6. Il résulte de l'article 9 de l'accord franco-marocain du 9 octobre 1987 en matière de séjour et d'emploi que celui-ci renvoie, sur tous les points qu'il ne traite pas, à la législation nationale, en particulier aux dispositions pertinentes du code de l'entrée et du séjour des étrangers et du droit d'asile, pour autant qu'elles ne sont pas incompatibles avec les stipulations de l'accord. Les dispositions précitées des articles L. 412-1 et L. 421-5 du code de l'entrée et du séjour des étrangers et du droit d'asile sont applicables aux ressortissants marocains, en vertu de l'article 9 de l'accord franco-marocain précité, dès lors que cet accord ne contient pas de stipulations relatives aux titres de séjour délivrés pour l'exercice d'une activité d'entrepreneur. Il résulte en outre des dispositions de l'article L. 421-5 précité du code de l'entrée et du séjour des étrangers et du droit d'asile que la délivrance de la carte de séjour temporaire portant la mention " entrepreneur/ profession libérale " est subordonnée, notamment, à la justification par le demandeur d'une activité non salariée, économiquement viable et dont il tire des moyens d'existence suffisants, dans le respect de la législation en vigueur.

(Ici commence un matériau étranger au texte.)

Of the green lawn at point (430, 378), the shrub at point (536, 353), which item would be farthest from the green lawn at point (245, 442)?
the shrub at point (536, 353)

7. Il ressort des pièces du dossier que le préfet de la Vienne s'est notamment fondé, pour rejeter la demande de Mme B... tendant à la délivrance d'un titre de séjour portant la mention " entrepreneur-profession libérale ", sur le motif tiré de ce que l'intéressée ne justifiait pas d'un visa de long séjour. Si Mme B... fait valoir qu'elle a créé une micro-entreprise de commerce de détail alimentaire et qu'elle a effectué les formalités nécessaires pour enregistrer son activité, elle ne conteste pas être dépourvue du visa de long séjour exigé par les dispositions citées au point 5. En outre, les documents produits par Mme B..., à savoir les justificatifs des formalités effectuées pour enregistrer son activité auprès des finances publiques, de l'URSSAF et du greffe du tribunal de commerce de Poitiers, ne sont pas de nature à justifier que l'activité de son entreprise serait économiquement viable et qu'elle en tirerait des moyens d'existence suffisants. Par suite, Mme B... n'est pas fondée à soutenir que le préfet aurait commis une erreur de droit et une erreur d'appréciation dans l'application des dispositions de l'article L. 421-5 du code de l'entrée et du séjour des étrangers et du droit d'asile. Dans ces circonstances, et à supposer que la requérante ait entendu invoquer ce moyen, le refus de titre de séjour n'est pas davantage entaché d'une erreur manifeste dans l'appréciation de la situation personnelle de l'intéressée. Ainsi le préfet de la Vienne a pu légalement refuser de délivrer à Mme B... le titre de séjour sollicité pour les motifs tirés de l'absence de visa de long séjour et de l'absence d'éléments de nature à justifier de la viabilité économique de son activité.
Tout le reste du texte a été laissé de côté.